We using a Binary Cross Entropy, it a standard in binary clasification

In [None]:
def compute_cost(X, y, pesos, sesgo):
    """
    Binary cross-entropy loss
    """
    num_ejemplos = X.shape[0]
    z = X @ pesos + sesgo
    predicciones = sigmoid(z)
    
    epsilon = 1e-8  # numerical stability
    costo = -(1/num_ejemplos) * np.sum(
        y * np.log(predicciones + epsilon) +
        (1 - y) * np.log(1 - predicciones + epsilon)
    )
    return costo

This funtion penalizes heavily:
- False negatives (risk not detected)
- False predictions very relible but incorrects

## Gradient Computation

In [None]:
def compute_gradients(X, y, pesos, sesgo):
    """
    Compute gradients of cost w.r.t w and b
    """
    num_ejemplos = X.shape[0]
    predicciones = sigmoid(X @ pesos + sesgo)
    
    grad_pesos = (1/num_ejemplos) * (X.T @ (predicciones - y))
    grad_sesgo = (1/num_ejemplos) * np.sum(predicciones - y)
    
    return grad_pesos, grad_sesgo



## Gradient Descent Training Loop

In [None]:
def gradient_descent(X, y, tasa_aprendizaje=0.01, iteraciones=2000):
    """
    Train logistic regression using gradient descent
    """
    num_ejemplos, num_features = X.shape
    pesos = np.zeros(num_features)
    sesgo = 0.0
    
    historial_costo = []
    
    for i in range(iteraciones):
        grad_pesos, grad_sesgo = compute_gradients(X, y, pesos, sesgo)
        
        pesos -= tasa_aprendizaje * grad_pesos
        sesgo -= tasa_aprendizaje * grad_sesgo
        
        if i % 50 == 0:
            costo = compute_cost(X, y, pesos, sesgo)
            historial_costo.append(costo)
    
    return pesos, sesgo, historial_costo

- If alpha is near to 0.01, it is a great point to start.
- 1000 - 3000 iterations ensure stable convergence.

## Training the Model

In [None]:
pesos, sesgo, historial_costo = gradient_descent(
    X_train, y_train,
    tasa_aprendizaje=0.01,
    iteraciones=2500
)

print("Final weights:", pesos)
print("Final bias:", sesgo)

## Convergence Visualization

In [None]:
import matplotlib.pyplot as plt

plt.figure(figsize=(6,4))
plt.plot(historial_costo)
plt.xlabel("Iterations (x50)")
plt.ylabel("Cost (Binary Cross-Entropy)")
plt.title("Training Loss Convergence")
plt.grid(True)
plt.show()

- When we can get a slowly decrease, the GD is stable.
- Not oscillations means learning rate is great.
- If the model get a convergence means the model learned a reasonable border.

## Prediction Function

In [None]:
def predict(X, pesos, sesgo, umbral=0.5):
    """
    Predict class labels using learned parameters
    """
    probabilidades = sigmoid(X @ pesos + sesgo)
    return (probabilidades >= umbral).astype(int)

## Model Evaluation

In [None]:
def classification_metrics(y_real, y_pred):
    exactitud = np.mean(y_real == y_pred)
    
    tp = np.sum((y_real == 1) & (y_pred == 1))
    fp = np.sum((y_real == 0) & (y_pred == 1))
    fn = np.sum((y_real == 1) & (y_pred == 0))
    
    precision = tp / (tp + fp + 1e-8)
    recall = tp / (tp + fn + 1e-8)
    f1 = 2 * precision * recall / (precision + recall + 1e-8)
    
    return exactitud, precision, recall, f1

In [None]:
y_train_pred = predict(X_train, pesos, sesgo)
y_test_pred = predict(X_test, pesos, sesgo)

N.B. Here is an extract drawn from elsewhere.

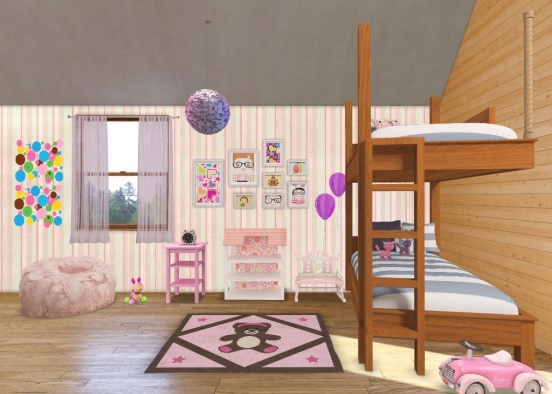 baby girl twin room! Design Rendering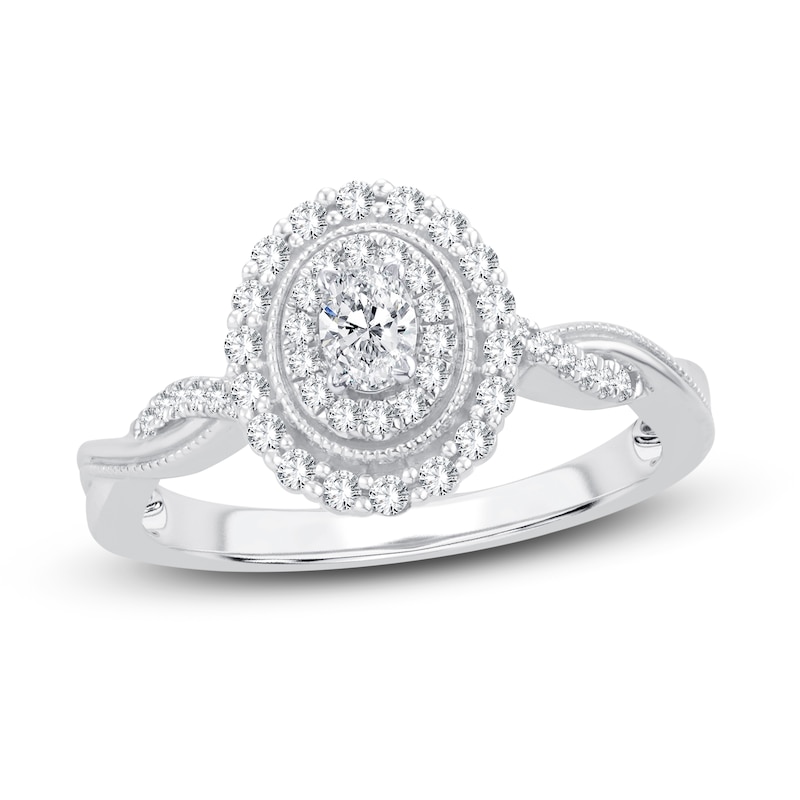 Diamond Engagement Ring 3/8 ct tw Oval & Round 14K White Gold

train_metrics = classification_metrics(y_train, y_train_pred)
test_metrics = classification_metrics(y_test, y_test_pred)

print("Train metrics (Acc, Prec, Recall, F1):", train_metrics)
print("Test metrics  (Acc, Prec, Recall, F1):", test_metrics)

## Interpretation

Clinical interpretation of results

- Accuracy: general correctness

- Recall: ability to detect patients with heart disease (critical)

- Precision: reliability of positive predictions

- F1: balance between false positives and false negatives

In medical risk prediction, recall is often more important than accuracy, as missing a high-risk patient is more costly than a false alarm.